Exploring AMD’s Ambitious ROCm Initiative
Support for Other Languages
The versatile LLVM/Clang compiler infrastructure means ROCm supports a wide range of programmer preferences within the C/C++ language family, from standard C, to standard C++, to STL parallel extensions, to the turbo-charged GPU-based features embodied in C++ AMP. HIP and the HIP conversion options bring CUDA into the mix. Beyond C and C++, the ROCm platform also supports Python Anaconda. Anaconda is a specialized version of Python tailored for scientific computing and large-scale data processing. ROCm also provides native support for the OpenCL (Open Compute Language) framework. OpenCL is an open standard maintained by the nonprofit Khronos group that was originally envisioned as a heterogeneous framework for supporting CPU- and GPU-based computing in parallel programming environments. In other words, OpenCL has some goals that are very similar to ROCm. AMD is a member of the Khronos group and has invested heavily over the years in OpenCL as a framework for GPU-accelerated programming.

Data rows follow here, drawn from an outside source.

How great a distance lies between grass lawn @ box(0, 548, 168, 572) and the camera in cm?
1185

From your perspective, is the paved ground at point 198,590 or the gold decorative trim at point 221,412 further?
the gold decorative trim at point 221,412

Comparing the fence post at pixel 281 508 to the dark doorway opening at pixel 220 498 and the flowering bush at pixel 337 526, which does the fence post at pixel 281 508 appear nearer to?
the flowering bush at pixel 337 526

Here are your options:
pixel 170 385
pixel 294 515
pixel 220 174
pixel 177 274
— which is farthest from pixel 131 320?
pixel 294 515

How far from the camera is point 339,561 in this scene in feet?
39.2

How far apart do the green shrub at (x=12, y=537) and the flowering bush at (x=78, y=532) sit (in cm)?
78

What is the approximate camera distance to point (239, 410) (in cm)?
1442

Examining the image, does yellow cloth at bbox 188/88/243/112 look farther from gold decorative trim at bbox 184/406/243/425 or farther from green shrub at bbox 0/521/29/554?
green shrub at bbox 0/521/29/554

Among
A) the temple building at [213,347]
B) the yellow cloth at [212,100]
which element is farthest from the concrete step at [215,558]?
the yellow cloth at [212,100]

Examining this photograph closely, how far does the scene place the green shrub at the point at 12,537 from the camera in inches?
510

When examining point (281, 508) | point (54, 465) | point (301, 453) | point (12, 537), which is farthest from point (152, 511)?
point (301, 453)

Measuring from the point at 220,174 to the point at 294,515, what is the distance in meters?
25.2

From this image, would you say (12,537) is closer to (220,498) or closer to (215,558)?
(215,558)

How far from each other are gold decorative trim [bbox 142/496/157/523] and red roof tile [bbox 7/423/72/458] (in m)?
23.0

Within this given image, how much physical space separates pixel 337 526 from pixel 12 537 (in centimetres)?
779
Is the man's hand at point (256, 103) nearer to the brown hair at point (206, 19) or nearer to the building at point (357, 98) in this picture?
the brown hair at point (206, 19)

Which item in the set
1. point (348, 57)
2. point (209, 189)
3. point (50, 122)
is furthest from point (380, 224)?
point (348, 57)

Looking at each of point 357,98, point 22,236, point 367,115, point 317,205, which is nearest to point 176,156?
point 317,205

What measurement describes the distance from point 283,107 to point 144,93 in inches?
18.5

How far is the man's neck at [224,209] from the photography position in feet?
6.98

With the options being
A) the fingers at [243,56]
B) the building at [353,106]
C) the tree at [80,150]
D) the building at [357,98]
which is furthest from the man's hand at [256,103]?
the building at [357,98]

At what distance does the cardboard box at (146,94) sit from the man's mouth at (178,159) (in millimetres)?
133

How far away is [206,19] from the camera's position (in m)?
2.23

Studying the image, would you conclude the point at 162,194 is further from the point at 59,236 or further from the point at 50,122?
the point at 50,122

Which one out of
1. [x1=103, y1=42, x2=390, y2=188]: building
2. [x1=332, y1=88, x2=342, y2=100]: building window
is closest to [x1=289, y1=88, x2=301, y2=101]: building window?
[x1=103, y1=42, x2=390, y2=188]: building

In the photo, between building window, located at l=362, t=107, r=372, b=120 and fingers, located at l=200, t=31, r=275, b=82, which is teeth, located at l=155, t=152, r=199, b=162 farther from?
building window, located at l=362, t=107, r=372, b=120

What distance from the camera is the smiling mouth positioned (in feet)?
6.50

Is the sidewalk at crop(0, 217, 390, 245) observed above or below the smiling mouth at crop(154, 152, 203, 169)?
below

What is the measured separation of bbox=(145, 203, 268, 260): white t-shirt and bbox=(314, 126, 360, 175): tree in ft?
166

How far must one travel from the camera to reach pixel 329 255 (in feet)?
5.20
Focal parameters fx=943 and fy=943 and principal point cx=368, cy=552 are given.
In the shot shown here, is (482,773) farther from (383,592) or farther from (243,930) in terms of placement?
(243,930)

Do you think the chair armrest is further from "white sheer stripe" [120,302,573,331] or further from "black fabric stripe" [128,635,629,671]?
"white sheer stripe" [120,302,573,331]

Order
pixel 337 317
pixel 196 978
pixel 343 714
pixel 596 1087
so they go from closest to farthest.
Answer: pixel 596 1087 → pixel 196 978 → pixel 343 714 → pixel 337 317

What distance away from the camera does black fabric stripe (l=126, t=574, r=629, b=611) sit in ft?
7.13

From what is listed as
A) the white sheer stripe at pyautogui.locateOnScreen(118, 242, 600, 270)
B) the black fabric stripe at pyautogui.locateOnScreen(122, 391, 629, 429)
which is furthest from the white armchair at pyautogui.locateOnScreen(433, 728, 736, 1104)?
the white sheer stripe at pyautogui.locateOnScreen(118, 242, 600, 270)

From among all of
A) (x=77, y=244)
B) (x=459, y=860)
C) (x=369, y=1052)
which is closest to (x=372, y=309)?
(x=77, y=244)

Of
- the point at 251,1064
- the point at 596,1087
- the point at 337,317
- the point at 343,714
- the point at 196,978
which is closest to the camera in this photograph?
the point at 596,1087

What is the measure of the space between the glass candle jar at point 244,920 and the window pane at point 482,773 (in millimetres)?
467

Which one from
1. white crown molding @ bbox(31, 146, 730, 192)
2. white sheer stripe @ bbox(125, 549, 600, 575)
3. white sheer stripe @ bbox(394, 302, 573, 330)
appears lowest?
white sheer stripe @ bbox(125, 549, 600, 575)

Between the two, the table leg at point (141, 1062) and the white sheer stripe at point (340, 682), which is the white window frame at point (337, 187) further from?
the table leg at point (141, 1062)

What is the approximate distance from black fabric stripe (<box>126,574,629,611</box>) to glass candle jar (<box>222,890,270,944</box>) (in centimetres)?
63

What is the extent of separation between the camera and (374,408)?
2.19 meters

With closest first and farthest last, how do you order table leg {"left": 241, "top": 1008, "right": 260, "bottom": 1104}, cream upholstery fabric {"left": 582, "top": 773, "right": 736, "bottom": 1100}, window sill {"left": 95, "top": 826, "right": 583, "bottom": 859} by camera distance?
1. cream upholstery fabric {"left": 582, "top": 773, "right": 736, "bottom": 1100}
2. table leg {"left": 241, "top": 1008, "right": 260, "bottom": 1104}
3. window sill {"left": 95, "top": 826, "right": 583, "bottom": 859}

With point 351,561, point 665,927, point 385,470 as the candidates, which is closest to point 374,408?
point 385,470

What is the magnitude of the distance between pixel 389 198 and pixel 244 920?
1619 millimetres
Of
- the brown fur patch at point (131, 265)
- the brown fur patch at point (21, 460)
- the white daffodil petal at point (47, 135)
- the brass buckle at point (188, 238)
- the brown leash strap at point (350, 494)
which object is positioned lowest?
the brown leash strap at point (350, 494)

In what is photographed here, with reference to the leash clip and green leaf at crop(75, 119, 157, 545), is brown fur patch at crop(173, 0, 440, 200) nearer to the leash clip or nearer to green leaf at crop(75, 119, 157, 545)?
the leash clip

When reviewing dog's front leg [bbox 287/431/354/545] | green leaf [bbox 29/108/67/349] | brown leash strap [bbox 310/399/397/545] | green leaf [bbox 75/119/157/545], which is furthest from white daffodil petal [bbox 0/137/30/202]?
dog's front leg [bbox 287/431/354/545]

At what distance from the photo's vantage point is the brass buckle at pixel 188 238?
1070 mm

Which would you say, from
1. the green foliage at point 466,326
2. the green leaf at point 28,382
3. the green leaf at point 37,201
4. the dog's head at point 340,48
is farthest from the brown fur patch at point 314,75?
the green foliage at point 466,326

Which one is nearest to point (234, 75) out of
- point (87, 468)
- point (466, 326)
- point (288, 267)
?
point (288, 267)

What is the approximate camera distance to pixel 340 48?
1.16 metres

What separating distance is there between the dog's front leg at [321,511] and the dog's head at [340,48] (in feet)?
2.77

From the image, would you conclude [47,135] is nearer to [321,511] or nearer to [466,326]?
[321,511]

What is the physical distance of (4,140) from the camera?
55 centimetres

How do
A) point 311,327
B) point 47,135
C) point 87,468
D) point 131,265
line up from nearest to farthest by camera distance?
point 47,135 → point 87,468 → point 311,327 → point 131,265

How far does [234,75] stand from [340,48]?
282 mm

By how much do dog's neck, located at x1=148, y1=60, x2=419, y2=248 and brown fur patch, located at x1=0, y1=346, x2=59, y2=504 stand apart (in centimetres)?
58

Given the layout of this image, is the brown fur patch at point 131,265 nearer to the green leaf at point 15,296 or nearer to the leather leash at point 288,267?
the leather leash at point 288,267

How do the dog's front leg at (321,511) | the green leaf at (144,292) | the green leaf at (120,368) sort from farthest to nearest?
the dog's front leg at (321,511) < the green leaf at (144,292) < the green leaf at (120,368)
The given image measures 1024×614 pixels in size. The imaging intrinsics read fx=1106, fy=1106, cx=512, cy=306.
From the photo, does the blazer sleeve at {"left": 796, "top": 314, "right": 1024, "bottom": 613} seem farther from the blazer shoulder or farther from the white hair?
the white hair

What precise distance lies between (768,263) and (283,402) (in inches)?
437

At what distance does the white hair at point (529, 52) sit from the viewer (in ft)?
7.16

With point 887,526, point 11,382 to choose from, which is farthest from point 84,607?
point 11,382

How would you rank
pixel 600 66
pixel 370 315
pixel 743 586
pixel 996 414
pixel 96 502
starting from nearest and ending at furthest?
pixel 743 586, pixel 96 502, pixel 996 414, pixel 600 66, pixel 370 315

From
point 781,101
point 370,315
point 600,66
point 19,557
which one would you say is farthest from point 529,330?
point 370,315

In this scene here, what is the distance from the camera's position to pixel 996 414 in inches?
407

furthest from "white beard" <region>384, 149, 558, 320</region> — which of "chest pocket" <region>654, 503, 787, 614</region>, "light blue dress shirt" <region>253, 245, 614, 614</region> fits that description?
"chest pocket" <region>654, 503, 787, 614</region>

The OpenMP parallel programming API supports offloading to Radeon GPUs through Clang, so developers can access the advanced capabilities of Radeon GPUs from within OpenMP.
HSA-Compliant System Runtime
The foundation for the ROCm environment is the ROCm kernel driver and system runtime stack. The ROCr system runtime API, which resides above the kernel driver, is a language-independent runtime that complies with Heterogeneous System Architecture (HSA) specifications. HSA is an industry standard designed to support the integration of GPUs and CPUs with shared tasks and scheduling.
The modular form of the ROCm system runtime stack means the system runtime could one day support additional programming languages and additional hardware acceleration devices. In the true spirit of heterogeneous computing, the kernel layer below is also implemented as a separate module to facilitate easy porting to other kernel environments.
ROCm also supports a number of powerful APIs and libraries to optimize performance for GPU-based HPC scenarios. For instance, the RCCL (pronounced “rickle”) collective library is a powerful tool for supporting multiple GPUs on a single node in single- and multi-process operations, as well as extending the environment to include multi-node communication.